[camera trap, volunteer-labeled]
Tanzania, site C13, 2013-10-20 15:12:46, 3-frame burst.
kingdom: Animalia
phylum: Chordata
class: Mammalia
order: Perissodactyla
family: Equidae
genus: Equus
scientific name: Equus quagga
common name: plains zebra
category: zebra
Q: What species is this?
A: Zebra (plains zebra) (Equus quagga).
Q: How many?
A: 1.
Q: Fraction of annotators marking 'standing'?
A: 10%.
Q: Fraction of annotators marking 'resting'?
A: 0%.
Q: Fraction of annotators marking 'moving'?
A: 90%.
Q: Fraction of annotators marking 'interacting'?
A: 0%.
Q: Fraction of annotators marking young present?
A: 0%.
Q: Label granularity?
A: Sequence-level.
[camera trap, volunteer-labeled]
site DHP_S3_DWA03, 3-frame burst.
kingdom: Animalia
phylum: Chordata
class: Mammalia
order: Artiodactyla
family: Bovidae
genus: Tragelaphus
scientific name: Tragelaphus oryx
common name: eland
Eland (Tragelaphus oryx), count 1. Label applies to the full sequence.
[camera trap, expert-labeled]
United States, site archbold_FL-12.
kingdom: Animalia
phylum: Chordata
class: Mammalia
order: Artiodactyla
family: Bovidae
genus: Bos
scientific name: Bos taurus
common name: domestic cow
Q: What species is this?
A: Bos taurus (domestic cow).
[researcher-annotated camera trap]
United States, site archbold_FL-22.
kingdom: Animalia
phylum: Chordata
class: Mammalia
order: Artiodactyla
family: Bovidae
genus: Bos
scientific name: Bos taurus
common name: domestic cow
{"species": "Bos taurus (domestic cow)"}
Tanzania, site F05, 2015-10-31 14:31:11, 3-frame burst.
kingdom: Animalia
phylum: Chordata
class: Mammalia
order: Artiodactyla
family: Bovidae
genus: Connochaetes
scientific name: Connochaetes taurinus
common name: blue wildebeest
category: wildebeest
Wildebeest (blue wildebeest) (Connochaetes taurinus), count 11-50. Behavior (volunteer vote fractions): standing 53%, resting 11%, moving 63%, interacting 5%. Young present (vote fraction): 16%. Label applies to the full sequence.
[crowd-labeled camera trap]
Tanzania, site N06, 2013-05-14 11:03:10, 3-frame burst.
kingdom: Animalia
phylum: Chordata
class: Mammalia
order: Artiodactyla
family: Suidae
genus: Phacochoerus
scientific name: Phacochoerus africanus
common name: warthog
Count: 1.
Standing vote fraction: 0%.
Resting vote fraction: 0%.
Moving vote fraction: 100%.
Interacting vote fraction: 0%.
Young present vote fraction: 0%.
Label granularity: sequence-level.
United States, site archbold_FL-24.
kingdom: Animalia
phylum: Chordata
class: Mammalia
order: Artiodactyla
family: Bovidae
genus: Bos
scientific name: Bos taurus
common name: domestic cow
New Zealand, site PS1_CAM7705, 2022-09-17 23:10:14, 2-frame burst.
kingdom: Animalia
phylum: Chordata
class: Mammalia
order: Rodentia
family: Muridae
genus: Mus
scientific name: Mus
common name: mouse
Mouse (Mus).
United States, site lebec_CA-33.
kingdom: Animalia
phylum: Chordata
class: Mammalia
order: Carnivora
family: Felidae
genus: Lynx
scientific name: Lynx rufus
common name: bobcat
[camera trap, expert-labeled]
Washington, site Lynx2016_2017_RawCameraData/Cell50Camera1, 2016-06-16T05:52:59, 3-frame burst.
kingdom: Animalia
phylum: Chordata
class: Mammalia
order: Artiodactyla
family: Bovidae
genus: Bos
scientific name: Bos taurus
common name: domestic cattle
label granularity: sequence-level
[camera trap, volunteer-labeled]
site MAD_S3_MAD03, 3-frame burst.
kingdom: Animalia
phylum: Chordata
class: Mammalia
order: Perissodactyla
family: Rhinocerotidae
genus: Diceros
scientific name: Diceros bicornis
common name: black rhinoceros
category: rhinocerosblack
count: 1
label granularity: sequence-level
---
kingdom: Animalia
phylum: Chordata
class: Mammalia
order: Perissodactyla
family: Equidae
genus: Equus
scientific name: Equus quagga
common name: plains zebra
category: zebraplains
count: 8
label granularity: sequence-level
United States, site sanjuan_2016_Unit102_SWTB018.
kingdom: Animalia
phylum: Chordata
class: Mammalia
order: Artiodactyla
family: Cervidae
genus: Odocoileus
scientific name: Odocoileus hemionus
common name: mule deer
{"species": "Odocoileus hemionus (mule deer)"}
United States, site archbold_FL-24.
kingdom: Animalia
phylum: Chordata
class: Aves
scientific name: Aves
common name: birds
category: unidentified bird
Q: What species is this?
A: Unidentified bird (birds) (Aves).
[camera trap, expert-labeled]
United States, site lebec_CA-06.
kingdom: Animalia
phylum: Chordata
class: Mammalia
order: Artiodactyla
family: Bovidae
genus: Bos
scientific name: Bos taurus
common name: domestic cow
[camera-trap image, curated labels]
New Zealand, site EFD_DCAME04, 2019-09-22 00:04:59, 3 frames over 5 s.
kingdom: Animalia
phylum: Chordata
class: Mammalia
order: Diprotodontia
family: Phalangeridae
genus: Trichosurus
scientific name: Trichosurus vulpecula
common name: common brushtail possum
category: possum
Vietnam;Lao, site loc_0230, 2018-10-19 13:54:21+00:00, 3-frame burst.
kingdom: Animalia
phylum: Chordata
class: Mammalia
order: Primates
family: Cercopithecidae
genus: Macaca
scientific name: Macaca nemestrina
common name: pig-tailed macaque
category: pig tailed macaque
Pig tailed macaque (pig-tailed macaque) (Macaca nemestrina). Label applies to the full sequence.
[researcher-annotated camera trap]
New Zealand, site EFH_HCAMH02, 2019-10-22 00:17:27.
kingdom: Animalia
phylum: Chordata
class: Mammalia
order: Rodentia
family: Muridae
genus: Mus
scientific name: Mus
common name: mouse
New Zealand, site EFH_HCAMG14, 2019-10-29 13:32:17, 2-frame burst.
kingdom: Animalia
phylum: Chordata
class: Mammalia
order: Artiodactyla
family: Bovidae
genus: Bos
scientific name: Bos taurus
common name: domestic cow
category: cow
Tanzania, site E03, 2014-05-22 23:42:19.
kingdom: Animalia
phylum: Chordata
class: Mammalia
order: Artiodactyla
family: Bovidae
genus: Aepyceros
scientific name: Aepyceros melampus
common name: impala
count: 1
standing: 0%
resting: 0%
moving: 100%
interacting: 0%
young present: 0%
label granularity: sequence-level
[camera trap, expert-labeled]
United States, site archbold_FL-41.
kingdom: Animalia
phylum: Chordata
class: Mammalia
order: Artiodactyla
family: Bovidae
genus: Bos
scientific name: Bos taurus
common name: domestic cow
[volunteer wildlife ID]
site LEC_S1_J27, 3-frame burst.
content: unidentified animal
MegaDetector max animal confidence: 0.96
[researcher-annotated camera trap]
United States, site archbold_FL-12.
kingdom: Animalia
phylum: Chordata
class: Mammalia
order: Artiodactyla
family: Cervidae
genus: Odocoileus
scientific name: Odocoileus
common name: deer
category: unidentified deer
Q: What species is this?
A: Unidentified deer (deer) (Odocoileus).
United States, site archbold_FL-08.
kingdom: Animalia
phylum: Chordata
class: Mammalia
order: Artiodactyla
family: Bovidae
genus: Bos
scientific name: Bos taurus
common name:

***

PROBLEM TO WORK ON =
The whole block of entries above should be repeated exactly.

EXERCISE RESULT =
[camera trap, volunteer-labeled]
Tanzania, site C13, 2013-10-20 15:12:46, 3-frame burst.
kingdom: Animalia
phylum: Chordata
class: Mammalia
order: Perissodactyla
family: Equidae
genus: Equus
scientific name: Equus quagga
common name: plains zebra
category: zebra
Q: What species is this?
A: Zebra (plains zebra) (Equus quagga).
Q: How many?
A: 1.
Q: Fraction of annotators marking 'standing'?
A: 10%.
Q: Fraction of annotators marking 'resting'?
A: 0%.
Q: Fraction of annotators marking 'moving'?
A: 90%.
Q: Fraction of annotators marking 'interacting'?
A: 0%.
Q: Fraction of annotators marking young present?
A: 0%.
Q: Label granularity?
A: Sequence-level.
[camera trap, volunteer-labeled]
site DHP_S3_DWA03, 3-frame burst.
kingdom: Animalia
phylum: Chordata
class: Mammalia
order: Artiodactyla
family: Bovidae
genus: Tragelaphus
scientific name: Tragelaphus oryx
common name: eland
Eland (Tragelaphus oryx), count 1. Label applies to the full sequence.
[camera trap, expert-labeled]
United States, site archbold_FL-12.
kingdom: Animalia
phylum: Chordata
class: Mammalia
order: Artiodactyla
family: Bovidae
genus: Bos
scientific name: Bos taurus
common name: domestic cow
Q: What species is this?
A: Bos taurus (domestic cow).
[researcher-annotated camera trap]
United States, site archbold_FL-22.
kingdom: Animalia
phylum: Chordata
class: Mammalia
order: Artiodactyla
family: Bovidae
genus: Bos
scientific name: Bos taurus
common name: domestic cow
{"species": "Bos taurus (domestic cow)"}
Tanzania, site F05, 2015-10-31 14:31:11, 3-frame burst.
kingdom: Animalia
phylum: Chordata
class: Mammalia
order: Artiodactyla
family: Bovidae
genus: Connochaetes
scientific name: Connochaetes taurinus
common name: blue wildebeest
category: wildebeest
Wildebeest (blue wildebeest) (Connochaetes taurinus), count 11-50. Behavior (volunteer vote fractions): standing 53%, resting 11%, moving 63%, interacting 5%. Young present (vote fraction): 16%. Label applies to the full sequence.
[crowd-labeled camera trap]
Tanzania, site N06, 2013-05-14 11:03:10, 3-frame burst.
kingdom: Animalia
phylum: Chordata
class: Mammalia
order: Artiodactyla
family: Suidae
genus: Phacochoerus
scientific name: Phacochoerus africanus
common name: warthog
Count: 1.
Standing vote fraction: 0%.
Resting vote fraction: 0%.
Moving vote fraction: 100%.
Interacting vote fraction: 0%.
Young present vote fraction: 0%.
Label granularity: sequence-level.
United States, site archbold_FL-24.
kingdom: Animalia
phylum: Chordata
class: Mammalia
order: Artiodactyla
family: Bovidae
genus: Bos
scientific name: Bos taurus
common name: domestic cow
New Zealand, site PS1_CAM7705, 2022-09-17 23:10:14, 2-frame burst.
kingdom: Animalia
phylum: Chordata
class: Mammalia
order: Rodentia
family: Muridae
genus: Mus
scientific name: Mus
common name: mouse
Mouse (Mus).
United States, site lebec_CA-33.
kingdom: Animalia
phylum: Chordata
class: Mammalia
order: Carnivora
family: Felidae
genus: Lynx
scientific name: Lynx rufus
common name: bobcat
[camera trap, expert-labeled]
Washington, site Lynx2016_2017_RawCameraData/Cell50Camera1, 2016-06-16T05:52:59, 3-frame burst.
kingdom: Animalia
phylum: Chordata
class: Mammalia
order: Artiodactyla
family: Bovidae
genus: Bos
scientific name: Bos taurus
common name: domestic cattle
label granularity: sequence-level
[camera trap, volunteer-labeled]
site MAD_S3_MAD03, 3-frame burst.
kingdom: Animalia
phylum: Chordata
class: Mammalia
order: Perissodactyla
family: Rhinocerotidae
genus: Diceros
scientific name: Diceros bicornis
common name: black rhinoceros
category: rhinocerosblack
count: 1
label granularity: sequence-level
---
kingdom: Animalia
phylum: Chordata
class: Mammalia
order: Perissodactyla
family: Equidae
genus: Equus
scientific name: Equus quagga
common name: plains zebra
category: zebraplains
count: 8
label granularity: sequence-level
United States, site sanjuan_2016_Unit102_SWTB018.
kingdom: Animalia
phylum: Chordata
class: Mammalia
order: Artiodactyla
family: Cervidae
genus: Odocoileus
scientific name: Odocoileus hemionus
common name: mule deer
{"species": "Odocoileus hemionus (mule deer)"}
United States, site archbold_FL-24.
kingdom: Animalia
phylum: Chordata
class: Aves
scientific name: Aves
common name: birds
category: unidentified bird
Q: What species is this?
A: Unidentified bird (birds) (Aves).
[camera trap, expert-labeled]
United States, site lebec_CA-06.
kingdom: Animalia
phylum: Chordata
class: Mammalia
order: Artiodactyla
family: Bovidae
genus: Bos
scientific name: Bos taurus
common name: domestic cow
[camera-trap image, curated labels]
New Zealand, site EFD_DCAME04, 2019-09-22 00:04:59, 3 frames over 5 s.
kingdom: Animalia
phylum: Chordata
class: Mammalia
order: Diprotodontia
family: Phalangeridae
genus: Trichosurus
scientific name: Trichosurus vulpecula
common name: common brushtail possum
category: possum
Vietnam;Lao, site loc_0230, 2018-10-19 13:54:21+00:00, 3-frame burst.
kingdom: Animalia
phylum: Chordata
class: Mammalia
order: Primates
family: Cercopithecidae
genus: Macaca
scientific name: Macaca nemestrina
common name: pig-tailed macaque
category: pig tailed macaque
Pig tailed macaque (pig-tailed macaque) (Macaca nemestrina). Label applies to the full sequence.
[researcher-annotated camera trap]
New Zealand, site EFH_HCAMH02, 2019-10-22 00:17:27.
kingdom: Animalia
phylum: Chordata
class: Mammalia
order: Rodentia
family: Muridae
genus: Mus
scientific name: Mus
common name: mouse
New Zealand, site EFH_HCAMG14, 2019-10-29 13:32:17, 2-frame burst.
kingdom: Animalia
phylum: Chordata
class: Mammalia
order: Artiodactyla
family: Bovidae
genus: Bos
scientific name: Bos taurus
common name: domestic cow
category: cow
Tanzania, site E03, 2014-05-22 23:42:19.
kingdom: Animalia
phylum: Chordata
class: Mammalia
order: Artiodactyla
family: Bovidae
genus: Aepyceros
scientific name: Aepyceros melampus
common name: impala
count: 1
standing: 0%
resting: 0%
moving: 100%
interacting: 0%
young present: 0%
label granularity: sequence-level
[camera trap, expert-labeled]
United States, site archbold_FL-41.
kingdom: Animalia
phylum: Chordata
class: Mammalia
order: Artiodactyla
family: Bovidae
genus: Bos
scientific name: Bos taurus
common name: domestic cow
[volunteer wildlife ID]
site LEC_S1_J27, 3-frame burst.
content: unidentified animal
MegaDetector max animal confidence: 0.96
[researcher-annotated camera trap]
United States, site archbold_FL-12.
kingdom: Animalia
phylum: Chordata
class: Mammalia
order: Artiodactyla
family: Cervidae
genus: Odocoileus
scientific name: Odocoileus
common name: deer
category: unidentified deer
Q: What species is this?
A: Unidentified deer (deer) (Odocoileus).
United States, site archbold_FL-08.
kingdom: Animalia
phylum: Chordata
class: Mammalia
order: Artiodactyla
family: Bovidae
genus: Bos
scientific name: Bos taurus
common name:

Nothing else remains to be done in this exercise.